SQLite is for storing data in an environment where SQL is meaningful. Anyone wanting to do database admin tasks (like adjusting table schema) would be well advised to go with a Real Database.
SQLite really shines when you have a more-or-less final idea of what tables you want to build and don't have to worry about users inputting crazy data. Anything up to that and it is a model of simplicity. Anything beyond that and it is undercooked.
I just sucked the existing table into RAM and recreated the table. I did it on a transaction so there was no risk of data loss.
In my case the data was always 10s of MBs.
Remember, the point of SQLite is a replacement for generating a file format. Although it's a database, it lets us (developers) re-use our knowledge of databases when doing basic file I/O.
When do you need to drop a column in a production DB? Maybe my anecdotal bubble is about to burst, but I work in the public sector, and have for a while and on our 200 different production DBs behind around 300 systems we’ve never dropped a column.
Depends on the maturity of your schema - if it's all figured out based on your business domain it won't happen much. If you're still finding product-market fit (or equivalent) splitting a table into two happens sometimes.
"Splitting" a table usually means creating two new ones and dropping the old one after migrating its content with a complex migration script followed by thorough testing. Dropping columns is not only abnormal (adding columns is far more common: features tent to be added, not removed, over time) but also a very crude tool.
Well what I meant was: when you break one table out of another. The kind of thing that comes up when you learn that there's a one-to-many in the domain that you didn't know about when you started.
There are also operational concerns here. Dropping columns may require rebuilding indices, which can have a high cost that isn't worth paying for just to keep the schema clean.
Pretty sure they must, row based storage on disk would practically require it just to not completely waste all of the space you've just gained from deleting the column by leaving a gap on every single row.
If adding a nullable column is free, it probably means that the DBMS is able to distinguish multiple layouts for the same table: existing rows in which the new column doesn't actually exist and is treated as NULL, and newly written rows in which there is space for the new column.
But dropping a column is different: even if the DBMS performs a similar smart trick (ignoring the value of the dropped column that is contained in old rows) space is still wasted, and it can only be reclaimed by rewriting old files.
Dropping a column in postgres is also instant, so yes, it uses the same trick.
Deleting a row is similar too - the row is not removed from the heap page and the database does not get smaller (though if that page gets rewritten the row is not kept). Last time I used innodb it didn't actually return free heap pages to the filesystem at all so no matter how much you deleted the database file never got smaller.
I agree with you. SQLite drove me nuts when it came to changing your database. This is one of the reasons I just use DB Browser for SQLite (DB4S). It takes care of all the complexity.
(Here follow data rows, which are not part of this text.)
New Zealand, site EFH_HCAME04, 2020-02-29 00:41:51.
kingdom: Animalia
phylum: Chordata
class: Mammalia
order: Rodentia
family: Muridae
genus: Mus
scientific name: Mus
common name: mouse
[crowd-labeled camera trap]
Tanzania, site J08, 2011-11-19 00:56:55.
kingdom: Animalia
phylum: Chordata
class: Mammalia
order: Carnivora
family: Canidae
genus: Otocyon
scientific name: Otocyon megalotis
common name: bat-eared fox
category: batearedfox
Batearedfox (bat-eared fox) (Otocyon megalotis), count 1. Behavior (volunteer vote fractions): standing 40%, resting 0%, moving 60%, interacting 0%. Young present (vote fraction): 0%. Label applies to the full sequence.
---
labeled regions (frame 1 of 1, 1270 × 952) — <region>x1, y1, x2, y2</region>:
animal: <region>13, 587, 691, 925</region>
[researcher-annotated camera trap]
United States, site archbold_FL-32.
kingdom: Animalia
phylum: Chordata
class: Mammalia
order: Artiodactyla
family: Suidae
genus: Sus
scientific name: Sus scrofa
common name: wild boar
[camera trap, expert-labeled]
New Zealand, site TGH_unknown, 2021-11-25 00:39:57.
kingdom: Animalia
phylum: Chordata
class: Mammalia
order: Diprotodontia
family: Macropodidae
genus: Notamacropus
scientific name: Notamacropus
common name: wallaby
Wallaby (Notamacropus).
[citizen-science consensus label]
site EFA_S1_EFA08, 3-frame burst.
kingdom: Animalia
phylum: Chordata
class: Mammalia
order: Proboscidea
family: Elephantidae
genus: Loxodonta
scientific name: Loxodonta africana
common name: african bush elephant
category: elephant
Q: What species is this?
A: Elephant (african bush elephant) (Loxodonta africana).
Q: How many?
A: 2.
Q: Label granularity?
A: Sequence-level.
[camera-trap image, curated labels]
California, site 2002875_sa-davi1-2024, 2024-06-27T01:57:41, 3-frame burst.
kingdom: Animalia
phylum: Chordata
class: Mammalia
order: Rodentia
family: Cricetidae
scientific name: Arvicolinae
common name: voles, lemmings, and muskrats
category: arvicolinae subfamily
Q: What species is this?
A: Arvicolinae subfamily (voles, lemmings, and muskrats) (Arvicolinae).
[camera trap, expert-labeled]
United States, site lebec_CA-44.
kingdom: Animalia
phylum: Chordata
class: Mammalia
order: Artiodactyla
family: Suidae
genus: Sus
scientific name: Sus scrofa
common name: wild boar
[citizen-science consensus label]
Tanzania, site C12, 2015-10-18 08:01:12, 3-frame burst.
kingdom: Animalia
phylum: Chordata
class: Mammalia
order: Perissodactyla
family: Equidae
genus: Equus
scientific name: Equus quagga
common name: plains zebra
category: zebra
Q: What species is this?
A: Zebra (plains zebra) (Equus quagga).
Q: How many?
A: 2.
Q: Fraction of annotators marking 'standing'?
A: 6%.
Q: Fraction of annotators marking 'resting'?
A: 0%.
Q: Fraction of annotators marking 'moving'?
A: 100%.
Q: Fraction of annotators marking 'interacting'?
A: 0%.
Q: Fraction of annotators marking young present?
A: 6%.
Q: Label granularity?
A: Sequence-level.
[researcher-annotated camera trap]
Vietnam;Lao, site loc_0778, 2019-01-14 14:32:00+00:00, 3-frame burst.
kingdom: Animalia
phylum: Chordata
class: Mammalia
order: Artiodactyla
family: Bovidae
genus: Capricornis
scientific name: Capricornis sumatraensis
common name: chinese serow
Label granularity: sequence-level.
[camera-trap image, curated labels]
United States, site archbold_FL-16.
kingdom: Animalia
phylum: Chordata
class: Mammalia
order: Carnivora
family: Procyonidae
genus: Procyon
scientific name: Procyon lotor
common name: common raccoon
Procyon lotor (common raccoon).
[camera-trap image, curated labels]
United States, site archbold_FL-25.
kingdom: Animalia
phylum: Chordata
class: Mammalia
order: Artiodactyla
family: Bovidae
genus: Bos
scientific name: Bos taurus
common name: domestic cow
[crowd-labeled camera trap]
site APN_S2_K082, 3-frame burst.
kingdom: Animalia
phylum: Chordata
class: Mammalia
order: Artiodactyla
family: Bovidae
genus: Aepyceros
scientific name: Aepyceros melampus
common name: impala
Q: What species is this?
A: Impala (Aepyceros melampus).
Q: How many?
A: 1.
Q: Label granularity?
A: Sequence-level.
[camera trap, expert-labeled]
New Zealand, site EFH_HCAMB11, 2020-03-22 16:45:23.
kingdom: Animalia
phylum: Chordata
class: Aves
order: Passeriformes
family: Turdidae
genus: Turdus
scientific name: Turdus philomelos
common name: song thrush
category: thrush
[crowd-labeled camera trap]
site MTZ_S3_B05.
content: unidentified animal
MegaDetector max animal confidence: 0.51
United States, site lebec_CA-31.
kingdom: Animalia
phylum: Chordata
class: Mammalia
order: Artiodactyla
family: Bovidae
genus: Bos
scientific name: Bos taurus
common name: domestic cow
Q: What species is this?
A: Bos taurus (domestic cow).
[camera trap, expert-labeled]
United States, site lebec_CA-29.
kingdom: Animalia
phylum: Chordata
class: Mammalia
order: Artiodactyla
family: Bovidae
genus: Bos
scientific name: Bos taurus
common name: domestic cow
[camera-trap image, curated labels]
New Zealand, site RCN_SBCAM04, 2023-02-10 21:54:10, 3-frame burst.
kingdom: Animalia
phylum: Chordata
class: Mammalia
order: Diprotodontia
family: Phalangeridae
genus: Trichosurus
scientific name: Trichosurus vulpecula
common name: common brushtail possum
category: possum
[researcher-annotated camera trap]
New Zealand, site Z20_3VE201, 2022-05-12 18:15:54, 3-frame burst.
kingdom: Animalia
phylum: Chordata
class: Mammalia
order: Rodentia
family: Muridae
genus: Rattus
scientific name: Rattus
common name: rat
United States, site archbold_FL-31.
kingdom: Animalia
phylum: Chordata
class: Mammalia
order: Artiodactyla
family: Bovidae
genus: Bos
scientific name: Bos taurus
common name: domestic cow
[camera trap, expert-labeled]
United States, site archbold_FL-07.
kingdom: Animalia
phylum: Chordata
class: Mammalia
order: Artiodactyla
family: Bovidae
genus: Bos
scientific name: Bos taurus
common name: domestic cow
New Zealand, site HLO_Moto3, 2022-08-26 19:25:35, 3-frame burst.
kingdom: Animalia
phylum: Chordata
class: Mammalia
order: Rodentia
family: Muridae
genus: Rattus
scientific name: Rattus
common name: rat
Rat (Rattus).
The general strategy is to create a new table, insert data from the old table,
drop the old table, rename the new table, and re-create the indexes:
create table foo2 (
col1 int,
col2 text
);
insert into foo2 sleect col1, col2 from foo;
drop table foo;
alter table foo2 rename to foo;
create index on foo(col1);
As for the reason, see the next section on that link. It's not perfect, but it is what it is. SQLite wasn't designed to solve 100% of the use cases, and that's not a bad thing.
We use sqlite as a smaller cache of a much larger postgres db. The cache is generated by a job and yes is regenerated every time before being pushed to machines that need it.
Think of SQLite as a file format which happens to have a query interface, and not a database.
MySQL did DML for years with full table rewrites behind the scenes. It's not particularly hard to emulate, though not entirely pleasant.
(Although I really raise an eyebrow when people talk about performance. Every time I write anything server-like in sqlite I end up regretting it, and get enormous speed boost, not to mention actual concurrency, switching to PostgreSQL.)
For data analysis workloads i just load in my raw source data and then develop a series of scripts that create new tables or views on top of those raw inputs.
For my use cases I've thusly never had to drop/alter a column... but I understand it could be very annoying.